En matière de fiscalité, il convenait de soumettre à une juste taxation des entreprises qui, comme Google, comptent des dizaines de millions de clients en France. Ce fut un long combat, durant quatre ans, que de définir une base fiscale opérante. Nous avons fait émerger une solution au niveau de l'Organisation de coopération et de développement économiques (OCDE), dont il convient désormais de s'assurer de la mise en oeuvre effective. En attendant, nous avons choisi de maintenir notre dispositif de taxation nationale.

Les pratiques anticoncurrentielles des géants du numérique posent un problème économique autant que politique. Ceux-ci se comportent comme des États privés, dont ils disposent des prérogatives sans être soumis à une quelconque obligation. Ils n'ont de comptes à rendre qu'à leurs actionnaires. Certains souhaitaient même créer leur propre monnaie digitale ! Le Digital Markets Act (DMA) et le Digital Services Act (DSA) apparaissent, à cet égard, indispensables.

La juste rémunération des auteurs constitue une condition essentielle de la liberté de la presse. L'information de qualité a un coût pour les organes de presse ; elle ne peut être livrée gratuitement par les géants du numérique. Nous avons soutenu la directive européenne sur les droits voisins, qui doivent être rigoureusement respectés. L'Autorité de la concurrence a ainsi infligé récemment une amende de 500 millions d'euros à Google. Des accords doivent être signés entre éditeurs et plateformes. Nous sommes prêts à aller plus loin en matière législative et réglementaire, si cela s'avérait nécessaire.

Ma mission porte également sur le respect de l'équilibre entre la concurrence, l'intérêt industriel du pays et le maintien de l'emploi. Tout projet de concentration fait l'objet d'une enquête de l'Autorité de la concurrence. Il m'est possible de passer outre son avis pour des motifs d'intérêt général liés aux intérêts vitaux de la Nation, hors maintien de la concurrence. Ainsi, j'ai posé des conditions au projet de rachat de William Saurin par Cofigeo, autorisé par l'Autorité de la concurrence, afin de préserver l'emploi.
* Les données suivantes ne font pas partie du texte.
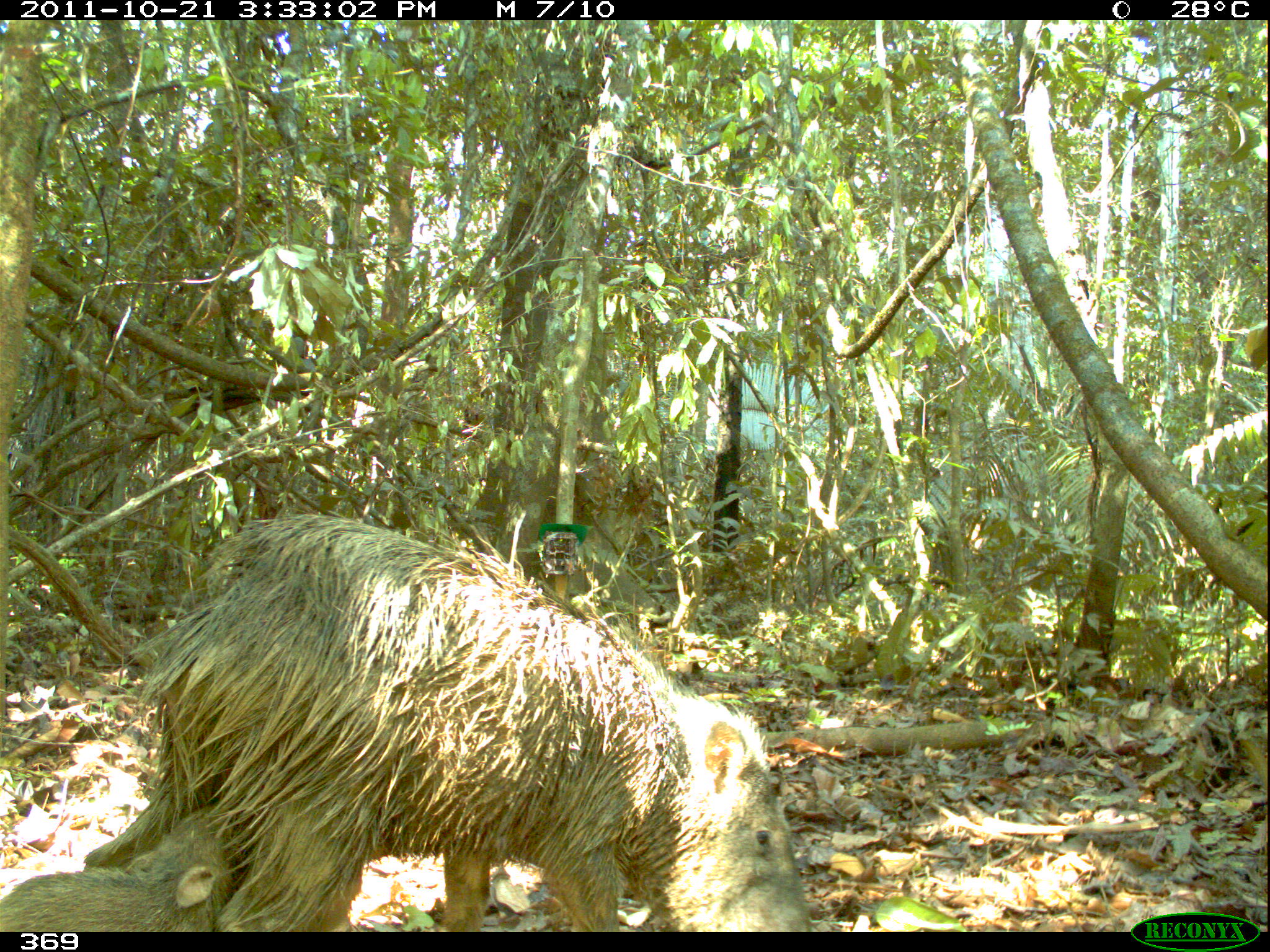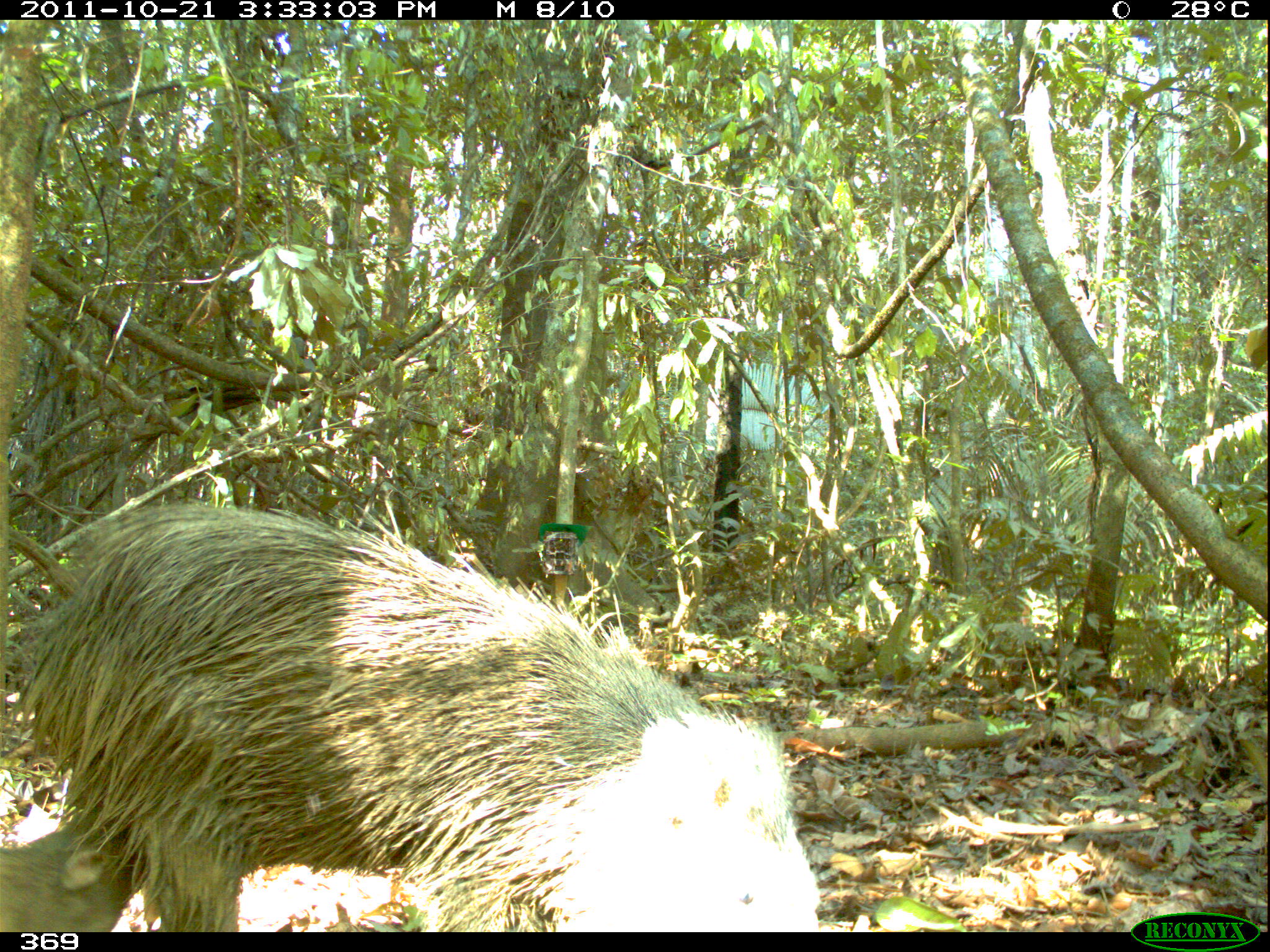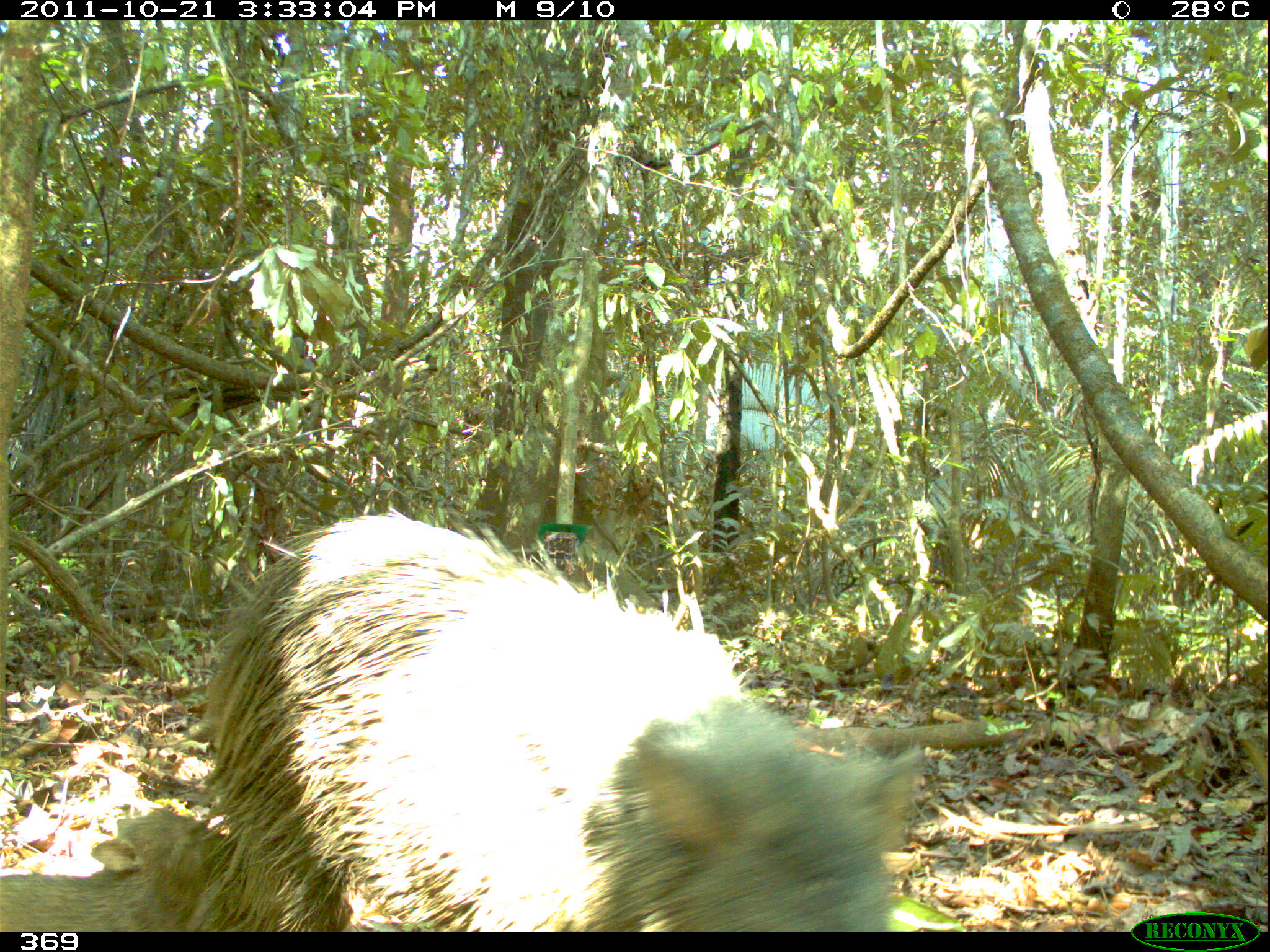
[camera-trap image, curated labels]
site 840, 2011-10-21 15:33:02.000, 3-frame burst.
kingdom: Animalia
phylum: Chordata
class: Mammalia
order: Artiodactyla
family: Tayassuidae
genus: Pecari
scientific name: Pecari tajacu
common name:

Il me semble important d'interroger régulièrement le marché pertinent, qui peut évoluer. Nous l'avions évoqué devant la Commission européenne lors du dossier Alstom-Siemens. S'agissant de la publicité télévisée et en ligne, il s'agit d'un sujet majeur, sur lequel je ne puis me prononcer. L'Autorité de la concurrence devra y apporter une réponse, qui aura des conséquences sur le projet de fusion entre TF1 et M6.

Les médias forment un marché aux enjeux spécifiques. La concentration n'y apparaît pas excessive : il existe près de 1 200 radios publiques et privées, alors qu'elles n'étaient qu'une poignée avant 1980. Les médias obéissent à une régulation propre, destinée à protéger la liberté d'information du citoyen. La loi de 1986 garantit ainsi le pluralisme de la presse - un seul opérateur ne peut, par exemple, disposer de plus de sept autorisations de services nationaux de télévision -, sous le contrôle de l'Autorité de régulation de la communication audiovisuelle et numérique (Arcom). Le numérique présente pour les médias un risque autant qu'une opportunité, raison pour laquelle un équilibre doit être trouvé.